• [Dataset excerpts]
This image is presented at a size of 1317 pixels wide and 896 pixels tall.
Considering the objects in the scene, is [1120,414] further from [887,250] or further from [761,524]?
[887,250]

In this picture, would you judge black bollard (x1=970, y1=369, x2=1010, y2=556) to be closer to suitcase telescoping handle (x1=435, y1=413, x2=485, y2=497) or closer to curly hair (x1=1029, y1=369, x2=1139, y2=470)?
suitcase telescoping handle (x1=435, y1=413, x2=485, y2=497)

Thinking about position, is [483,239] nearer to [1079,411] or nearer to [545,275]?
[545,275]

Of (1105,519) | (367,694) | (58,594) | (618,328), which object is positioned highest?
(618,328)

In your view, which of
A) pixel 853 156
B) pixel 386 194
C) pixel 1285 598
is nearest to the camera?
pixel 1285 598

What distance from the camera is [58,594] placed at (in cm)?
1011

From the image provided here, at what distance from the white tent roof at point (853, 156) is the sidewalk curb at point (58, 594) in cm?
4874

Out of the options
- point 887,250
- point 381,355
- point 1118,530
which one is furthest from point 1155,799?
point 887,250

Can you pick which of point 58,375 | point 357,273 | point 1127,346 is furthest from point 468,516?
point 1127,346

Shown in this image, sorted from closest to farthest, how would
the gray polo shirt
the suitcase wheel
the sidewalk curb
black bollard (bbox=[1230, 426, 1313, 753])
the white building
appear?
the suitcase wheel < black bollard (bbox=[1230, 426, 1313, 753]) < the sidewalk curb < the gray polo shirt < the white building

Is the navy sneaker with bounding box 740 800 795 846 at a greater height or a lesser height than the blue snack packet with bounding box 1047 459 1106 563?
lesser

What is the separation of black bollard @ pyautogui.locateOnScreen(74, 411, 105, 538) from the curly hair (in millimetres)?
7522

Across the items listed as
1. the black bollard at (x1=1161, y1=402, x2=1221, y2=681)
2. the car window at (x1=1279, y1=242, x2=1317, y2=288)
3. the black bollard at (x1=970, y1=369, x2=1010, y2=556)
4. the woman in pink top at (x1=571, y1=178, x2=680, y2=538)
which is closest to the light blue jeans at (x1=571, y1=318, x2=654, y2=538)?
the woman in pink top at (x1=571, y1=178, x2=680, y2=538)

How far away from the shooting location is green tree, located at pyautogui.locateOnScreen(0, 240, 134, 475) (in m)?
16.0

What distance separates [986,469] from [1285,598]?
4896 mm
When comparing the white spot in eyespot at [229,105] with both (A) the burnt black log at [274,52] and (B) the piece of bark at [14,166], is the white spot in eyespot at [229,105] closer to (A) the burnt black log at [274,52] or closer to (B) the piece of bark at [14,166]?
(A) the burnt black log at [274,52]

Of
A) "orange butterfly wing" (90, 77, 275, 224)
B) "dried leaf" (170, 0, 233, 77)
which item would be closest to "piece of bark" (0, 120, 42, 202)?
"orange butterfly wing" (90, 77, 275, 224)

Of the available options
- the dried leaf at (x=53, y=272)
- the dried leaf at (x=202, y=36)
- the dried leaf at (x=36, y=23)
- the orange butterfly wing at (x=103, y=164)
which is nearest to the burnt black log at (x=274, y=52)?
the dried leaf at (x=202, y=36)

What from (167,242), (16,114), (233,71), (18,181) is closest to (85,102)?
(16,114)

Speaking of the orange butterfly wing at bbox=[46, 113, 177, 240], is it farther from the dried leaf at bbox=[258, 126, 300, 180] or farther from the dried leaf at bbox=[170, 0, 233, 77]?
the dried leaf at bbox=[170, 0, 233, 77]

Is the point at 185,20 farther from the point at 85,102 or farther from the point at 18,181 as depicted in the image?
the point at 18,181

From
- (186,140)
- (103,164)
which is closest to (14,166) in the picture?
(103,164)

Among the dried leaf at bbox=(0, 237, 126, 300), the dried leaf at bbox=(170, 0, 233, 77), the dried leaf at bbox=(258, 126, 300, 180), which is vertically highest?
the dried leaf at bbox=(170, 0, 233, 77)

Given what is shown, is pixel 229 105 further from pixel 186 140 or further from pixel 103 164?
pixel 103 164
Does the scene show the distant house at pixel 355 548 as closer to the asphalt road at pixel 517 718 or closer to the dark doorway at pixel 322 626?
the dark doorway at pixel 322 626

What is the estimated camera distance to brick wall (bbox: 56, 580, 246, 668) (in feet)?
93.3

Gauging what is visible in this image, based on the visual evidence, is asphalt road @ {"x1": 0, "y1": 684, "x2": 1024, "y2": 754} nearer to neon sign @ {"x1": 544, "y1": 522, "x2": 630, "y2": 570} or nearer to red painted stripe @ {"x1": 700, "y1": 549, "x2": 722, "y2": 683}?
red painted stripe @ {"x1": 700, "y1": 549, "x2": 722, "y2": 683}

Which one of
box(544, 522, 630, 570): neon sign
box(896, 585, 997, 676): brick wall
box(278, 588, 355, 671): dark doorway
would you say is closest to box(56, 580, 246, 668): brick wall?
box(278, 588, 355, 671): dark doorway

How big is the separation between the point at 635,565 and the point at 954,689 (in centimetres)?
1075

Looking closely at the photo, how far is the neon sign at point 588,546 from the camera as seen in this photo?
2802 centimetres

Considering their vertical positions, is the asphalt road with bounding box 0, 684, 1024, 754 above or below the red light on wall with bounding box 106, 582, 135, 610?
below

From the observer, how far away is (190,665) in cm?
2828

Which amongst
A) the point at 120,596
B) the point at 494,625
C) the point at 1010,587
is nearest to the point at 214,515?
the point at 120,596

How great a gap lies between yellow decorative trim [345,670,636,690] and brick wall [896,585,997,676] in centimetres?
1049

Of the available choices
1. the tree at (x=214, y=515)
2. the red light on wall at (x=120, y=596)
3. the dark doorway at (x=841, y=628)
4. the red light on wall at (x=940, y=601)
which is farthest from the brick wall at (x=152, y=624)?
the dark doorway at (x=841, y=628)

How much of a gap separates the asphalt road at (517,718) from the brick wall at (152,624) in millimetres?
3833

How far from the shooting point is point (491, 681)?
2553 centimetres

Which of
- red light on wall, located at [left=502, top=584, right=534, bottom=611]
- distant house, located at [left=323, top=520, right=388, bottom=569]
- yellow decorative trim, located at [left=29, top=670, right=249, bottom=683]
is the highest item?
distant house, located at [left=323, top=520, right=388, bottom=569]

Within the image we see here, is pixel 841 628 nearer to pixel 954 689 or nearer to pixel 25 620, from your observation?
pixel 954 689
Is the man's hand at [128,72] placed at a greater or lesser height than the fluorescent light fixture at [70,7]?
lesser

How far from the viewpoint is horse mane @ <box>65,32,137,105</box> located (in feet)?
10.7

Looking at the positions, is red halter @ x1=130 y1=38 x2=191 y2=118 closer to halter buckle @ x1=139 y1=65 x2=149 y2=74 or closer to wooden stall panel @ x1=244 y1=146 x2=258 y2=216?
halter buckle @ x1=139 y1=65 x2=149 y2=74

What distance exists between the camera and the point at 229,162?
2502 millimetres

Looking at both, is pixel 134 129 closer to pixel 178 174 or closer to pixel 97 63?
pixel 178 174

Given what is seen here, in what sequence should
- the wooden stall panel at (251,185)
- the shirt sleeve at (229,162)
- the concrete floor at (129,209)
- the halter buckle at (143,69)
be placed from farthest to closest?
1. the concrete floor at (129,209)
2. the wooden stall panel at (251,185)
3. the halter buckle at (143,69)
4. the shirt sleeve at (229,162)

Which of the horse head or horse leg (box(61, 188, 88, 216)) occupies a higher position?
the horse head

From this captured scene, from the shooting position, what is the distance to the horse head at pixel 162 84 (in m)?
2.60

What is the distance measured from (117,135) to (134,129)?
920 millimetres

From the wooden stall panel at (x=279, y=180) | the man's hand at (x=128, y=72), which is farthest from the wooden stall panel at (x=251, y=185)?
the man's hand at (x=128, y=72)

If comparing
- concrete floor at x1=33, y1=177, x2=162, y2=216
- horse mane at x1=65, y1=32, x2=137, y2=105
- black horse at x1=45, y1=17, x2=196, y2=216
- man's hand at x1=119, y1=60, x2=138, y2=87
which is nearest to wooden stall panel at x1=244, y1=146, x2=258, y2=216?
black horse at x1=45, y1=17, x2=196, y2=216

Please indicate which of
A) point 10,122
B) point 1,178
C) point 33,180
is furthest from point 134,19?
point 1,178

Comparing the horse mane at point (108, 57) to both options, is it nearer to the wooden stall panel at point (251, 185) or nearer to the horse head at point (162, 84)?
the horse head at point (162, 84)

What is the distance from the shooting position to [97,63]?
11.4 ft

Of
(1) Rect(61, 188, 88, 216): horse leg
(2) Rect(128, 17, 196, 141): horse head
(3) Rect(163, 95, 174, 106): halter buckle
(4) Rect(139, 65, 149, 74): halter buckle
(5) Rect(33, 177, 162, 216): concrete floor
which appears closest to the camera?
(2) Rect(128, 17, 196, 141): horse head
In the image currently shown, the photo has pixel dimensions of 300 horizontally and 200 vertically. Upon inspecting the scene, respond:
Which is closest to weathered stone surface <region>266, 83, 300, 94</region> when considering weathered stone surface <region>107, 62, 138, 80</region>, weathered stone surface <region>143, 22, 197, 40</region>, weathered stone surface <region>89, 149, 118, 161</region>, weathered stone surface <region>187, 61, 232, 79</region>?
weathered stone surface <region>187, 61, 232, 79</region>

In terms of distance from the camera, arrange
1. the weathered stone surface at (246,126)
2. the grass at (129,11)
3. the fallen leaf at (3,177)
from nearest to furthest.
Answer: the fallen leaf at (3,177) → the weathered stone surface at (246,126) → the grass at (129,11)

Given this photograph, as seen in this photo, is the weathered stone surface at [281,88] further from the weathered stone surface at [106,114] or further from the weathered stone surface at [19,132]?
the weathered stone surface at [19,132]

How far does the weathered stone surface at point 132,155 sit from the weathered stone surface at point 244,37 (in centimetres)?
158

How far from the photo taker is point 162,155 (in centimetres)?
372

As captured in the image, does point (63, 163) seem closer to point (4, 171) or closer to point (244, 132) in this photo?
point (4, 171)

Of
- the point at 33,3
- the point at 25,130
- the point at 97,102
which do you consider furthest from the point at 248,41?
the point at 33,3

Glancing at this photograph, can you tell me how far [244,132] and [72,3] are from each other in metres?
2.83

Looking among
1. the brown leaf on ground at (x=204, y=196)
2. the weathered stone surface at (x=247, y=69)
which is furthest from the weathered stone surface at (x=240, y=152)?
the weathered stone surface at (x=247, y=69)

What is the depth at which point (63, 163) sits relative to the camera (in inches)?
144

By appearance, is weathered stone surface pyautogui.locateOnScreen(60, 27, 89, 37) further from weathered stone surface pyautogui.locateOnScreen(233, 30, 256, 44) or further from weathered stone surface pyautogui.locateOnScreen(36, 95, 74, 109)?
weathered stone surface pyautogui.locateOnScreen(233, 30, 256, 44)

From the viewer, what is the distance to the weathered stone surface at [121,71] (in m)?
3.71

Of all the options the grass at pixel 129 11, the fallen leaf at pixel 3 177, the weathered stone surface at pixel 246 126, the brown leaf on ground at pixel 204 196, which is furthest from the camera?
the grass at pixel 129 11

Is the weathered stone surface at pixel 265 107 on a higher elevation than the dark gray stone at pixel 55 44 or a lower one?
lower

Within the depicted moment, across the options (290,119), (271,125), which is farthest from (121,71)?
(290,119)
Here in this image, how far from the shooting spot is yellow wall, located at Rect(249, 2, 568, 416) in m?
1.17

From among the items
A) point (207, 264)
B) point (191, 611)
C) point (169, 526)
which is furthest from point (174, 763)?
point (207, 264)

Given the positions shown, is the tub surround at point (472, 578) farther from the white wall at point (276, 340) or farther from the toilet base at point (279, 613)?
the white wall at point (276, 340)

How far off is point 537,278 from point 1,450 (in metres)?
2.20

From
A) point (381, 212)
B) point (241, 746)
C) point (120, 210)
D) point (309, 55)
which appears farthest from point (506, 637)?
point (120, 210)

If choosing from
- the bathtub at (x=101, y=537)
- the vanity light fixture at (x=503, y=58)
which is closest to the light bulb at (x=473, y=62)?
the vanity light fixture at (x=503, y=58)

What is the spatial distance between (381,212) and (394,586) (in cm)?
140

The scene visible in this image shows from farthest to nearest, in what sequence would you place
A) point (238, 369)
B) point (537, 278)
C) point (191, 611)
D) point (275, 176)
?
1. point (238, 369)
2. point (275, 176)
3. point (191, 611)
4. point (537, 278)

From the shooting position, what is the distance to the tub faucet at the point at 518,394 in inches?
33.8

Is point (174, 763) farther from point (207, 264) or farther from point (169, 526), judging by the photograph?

• [Work to do] Reproduce the material starting at the line that contains "If choosing from" and continuing to its end, renaming "bathtub" to "soaking tub" and leaving everything else unchanged.

• [Completed task]
If choosing from
- the soaking tub at (x=101, y=537)
- the vanity light fixture at (x=503, y=58)
which is closest to the light bulb at (x=473, y=62)?
the vanity light fixture at (x=503, y=58)

What is the spatial distance between (381,212) and (394,586) (in cm)?
140

The scene visible in this image shows from farthest to nearest, in what sequence would you place
A) point (238, 369)
B) point (537, 278)
C) point (191, 611)
D) point (275, 176)
?
1. point (238, 369)
2. point (275, 176)
3. point (191, 611)
4. point (537, 278)

From the shooting position, what is the distance to the tub faucet at the point at 518,394 in inches?
33.8

Is point (174, 763) farther from point (207, 264) or farther from point (169, 526), judging by the photograph?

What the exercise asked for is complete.